Setting up AWS EMR cluster

  • Create an Amazon AWS account.
  • Create a S3 Bucket where the required data will be stored. The data can be uploaded to the delay directory and passenger directory from one and two
  • Set up AWS CLI in your local system and edit the credentials in ~/.aws/credentials file.
  • While creating the cluster select the following Software Cofigurations -- Release emr-6.5.0 -- Applications Spark environment - Spark 3.1.2 on Hadoop 3.2.1 YARN with and Zeppelin 0.10.0
  • While creating the cluster select the following Hardware Configurations -- Select one master node (m5.xlarge or preferred) and two worker nodes (m4.large or preferred)

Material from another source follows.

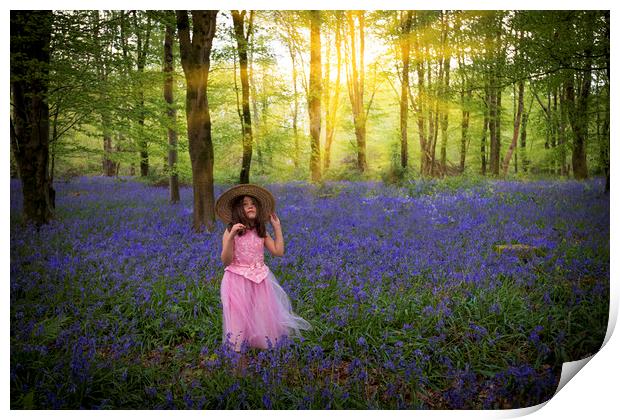 Small girl walks through bluebell woods in pink dress Print by Alan Hill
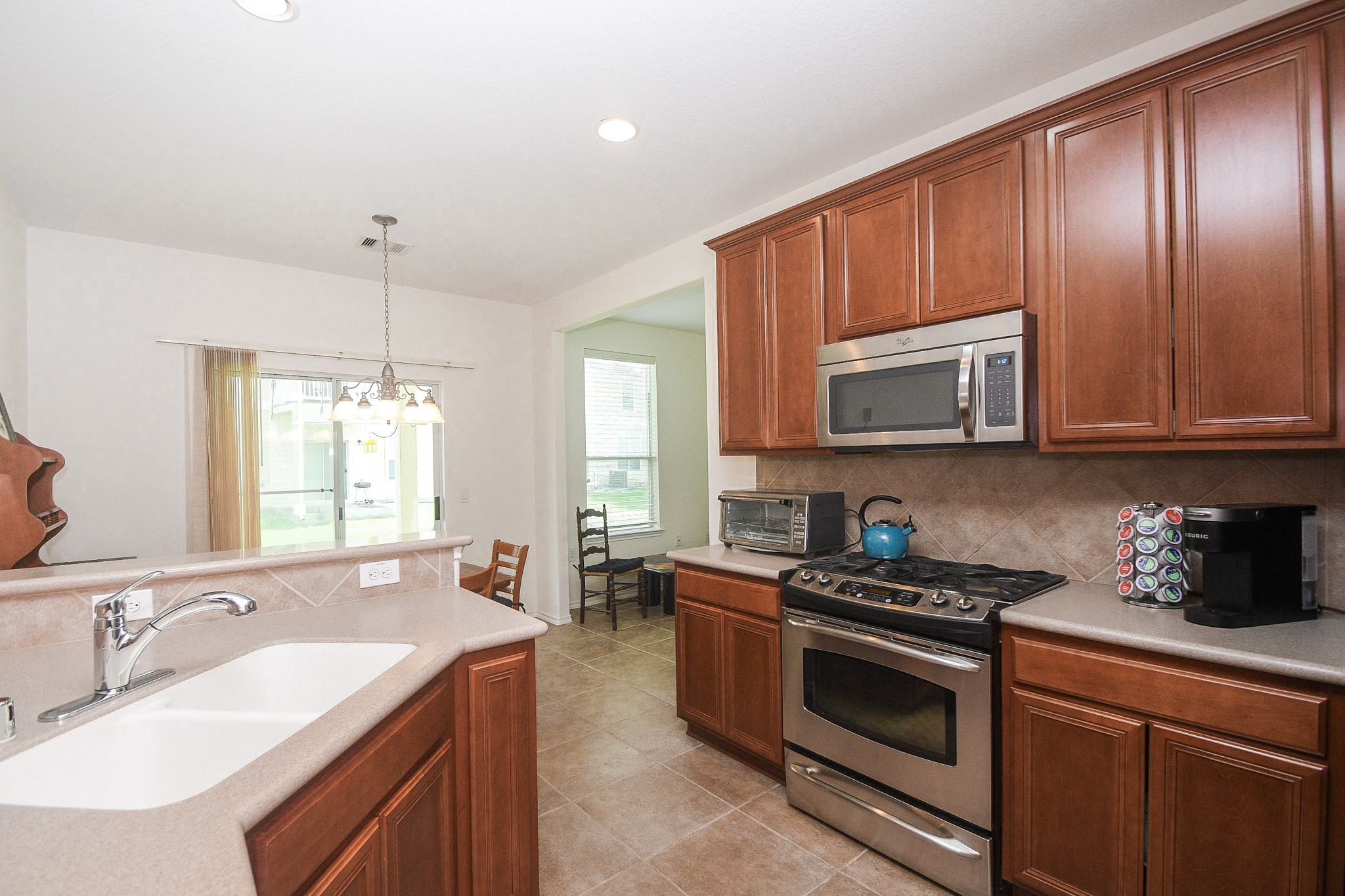 13600 Breton Ridge Street, Unit 36F Houston, TX 77070 - Photo 17 of 38 Functional kitchen layout designed for everyday convenience.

Upload the below mentioned files in S3

  • covid_data.py
  • delay_data.py
  • passenger_data.py
  • main.py
  • datasets (passenger and delay data)

Submitting the Spark Application

  • In the add steps dialogue enter the following fields -- Step type (Dropdown): Spark Application -- Name (Text): Relative average Reddit-1 -- Deploy mode (Dropdown): Client -- Spark-submit options (Text): --conf spark.yarn.maxAppAttempts=1 --py-files s3://cmpt732-project-data/config.py,s3://cmpt732-project-data/covid_data.py,s3://cmpt732-project-data/passengers_data.py,s3://cmpt732-project-data/delay_data.py -- Application location (Text): s3://cmpt732-project-data/main.py -- Arguments (Text): s3://cmpt732-project-data/delay/.csv s3://cmpt732-project-data/L_UNIQUE_CARRIERS.csv s3://cmpt732-project-data/passengers/.csv s3://cmpt732-project-data/states.timeseries.csv s3://cmpt732-project-data/output -- Action on failure (Dropdown): Continue [Default]
  • Click on "Add" button
  • After successful execution, a csv file will be created on S3 inside "outputfinal_output" folder.
  • Further visualisation is done on Tableau using AWS-Athena.